Set all bytes in your multi-byte number to zero.
Increment the most significant byte using the lookup table. If the byte is 0, increment the next byte using the lookup table. If the byte is 0, increment the next byte...
Go to step 3.
With n as your power of 2 and x the variable you want to step:
(defun inv-step (x n) ; the following is a function declaration
"returns a bit-inverse step of x, bounded by 2^n" ; documentation
(do ((i (expt 2 (- n 1)) ; loop, init of i
(/ i 2)) ; stepping of i
(s x)) ; init of s as x
((not (integerp i)) ; breaking condition
s) ; returned value if all bits are 1 (is 0 then)

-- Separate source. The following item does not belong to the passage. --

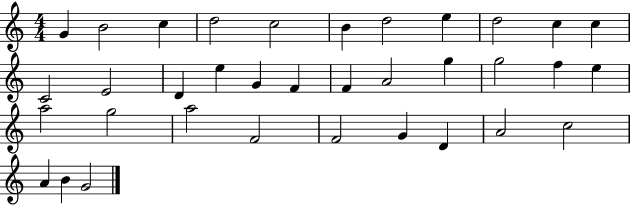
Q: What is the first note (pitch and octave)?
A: G4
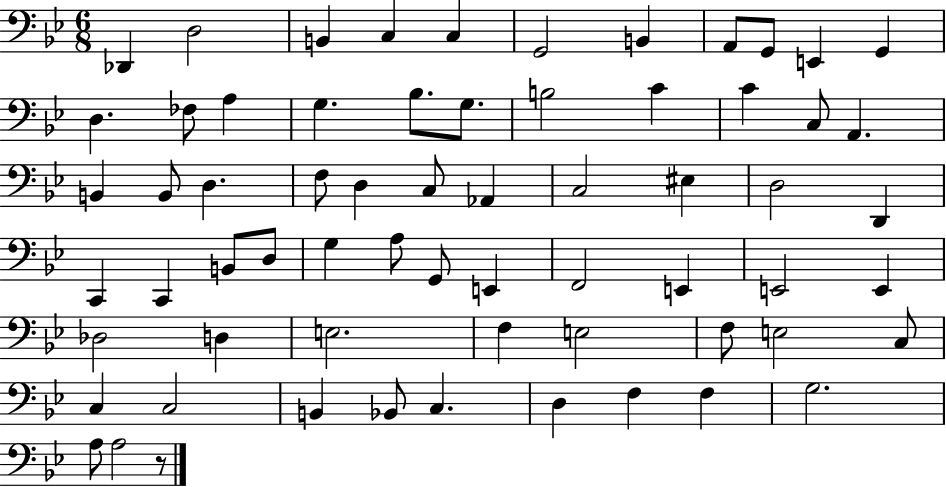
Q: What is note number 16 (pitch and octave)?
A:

(if (< s i) ; the loop's body: if s < i
(return-from inv-step (+ s i)) ; -> add i to s and return the result
(decf s i)))) ; else: reduce s by i
I commented it thoroughly as you may not be familiar with this syntax.
edit: here is the tail recursive version. It seems to be a little faster, provided that you have a compiler with tail call optimization.
(defun inv-step (x n)
(let ((i (expt 2 (- n 1))))
(cond ((= n 1)
(if (zerop x) 1 0)) ; this is really (logxor x 1)
((< x i)
(+ x i))
(t
(inv-step (- x i) (- n 1))))))
When you reverse 0 to 2^n-1 but their bit pattern reversed, you pretty much cover the entire 0-2^n-1 sequence
Sum = 2^n * (2^n+1)/2
O(1) operation. No need to do bit reversals
Edit: Of course original poster's question was about to do increment by (reversed) one, which makes things more simple than adding two random values. So nwellnhof's answer contains the algorithm already.
Summing two bit-reversal values
Here is one solution in php:
function RevSum ($a,$b) {
// loop until our adder, $b, is zero
while ($b) {
// get carry (aka overflow) bit for every bit-location by AND-operation
// 0 + 0 --> 00 no overflow, carry is "0"
// 0 + 1 --> 01 no overflow, carry is "0"
// 1 + 0 --> 01 no overflow, carry is "0"
// 1 + 1 --> 10 overflow! carry is "1"
$c = $a & $b;
// do 1-bit addition for every bit location at once by XOR-operation
// 0 + 0 --> 00 result = 0
// 0 + 1 --> 01 result = 1
// 1 + 0 --> 01 result = 1
// 1 + 1 --> 10 result = 0 (ignored that "1", already taken care above)
$a ^= $b;
// now: shift carry bits to the next bit-locations to be added to $a in
// next iteration.
// PHP_INT_MAX here is used to ensure that the most-significant bit of the
// $b will be cleared after shifting. see link in the side note below.
$b = ($c >> 1) & PHP_INT_MAX;
}
return $a;
}
Side note: See this question about shifting negative values.
And as for test; start from zero and increment value by 8-bit reversed one (10000000):
$value = 0;
$add = 0x80; // 10000000 <-- "one" as bit reversed
for ($count = 20; $count--;) { // loop 20 times
printf("%08b\n", $value); // show value as 8-bit binary
$value = RevSum($value, $add); // do addition
}
... will output:
00000000
10000000
01000000
11000000
00100000
10100000
01100000
11100000
00010000
10010000
01010000
11010000
00110000
10110000
01110000
11110000
00001000
10001000
01001000
11001000
Let assume number 1110101 and our task is to find next one.
1) Find zero on highest position and mark position as index.
11101010 (4th position, so index = 4)
2) Set to zero all bits on position higher than index.
00001010
3) Change founded zero from step 1) to '1'
00011010
That's it. This is by far the fastest algorithm since most of cpu's has instructions to achieve this very efficiently. Here is a C++ implementation which increment 64bit number in reversed patern.
#include <intrin.h>
unsigned __int64 reversed_increment(unsigned __int64 number)
{
unsigned long index, result;
_BitScanReverse64(&index, ~number); // returns index of the highest '1' on bit-reverse number (trick to find the highest '0')
result = _bzhi_u64(number, index); // set to '0' all bits at number higher than index position
result |= (unsigned __int64) 1 << index; // changes to '1' bit on index position
return result;
}
Its not hit your requirements to have "no bits" operations, however i fear there is now way how to achieve something similar without them.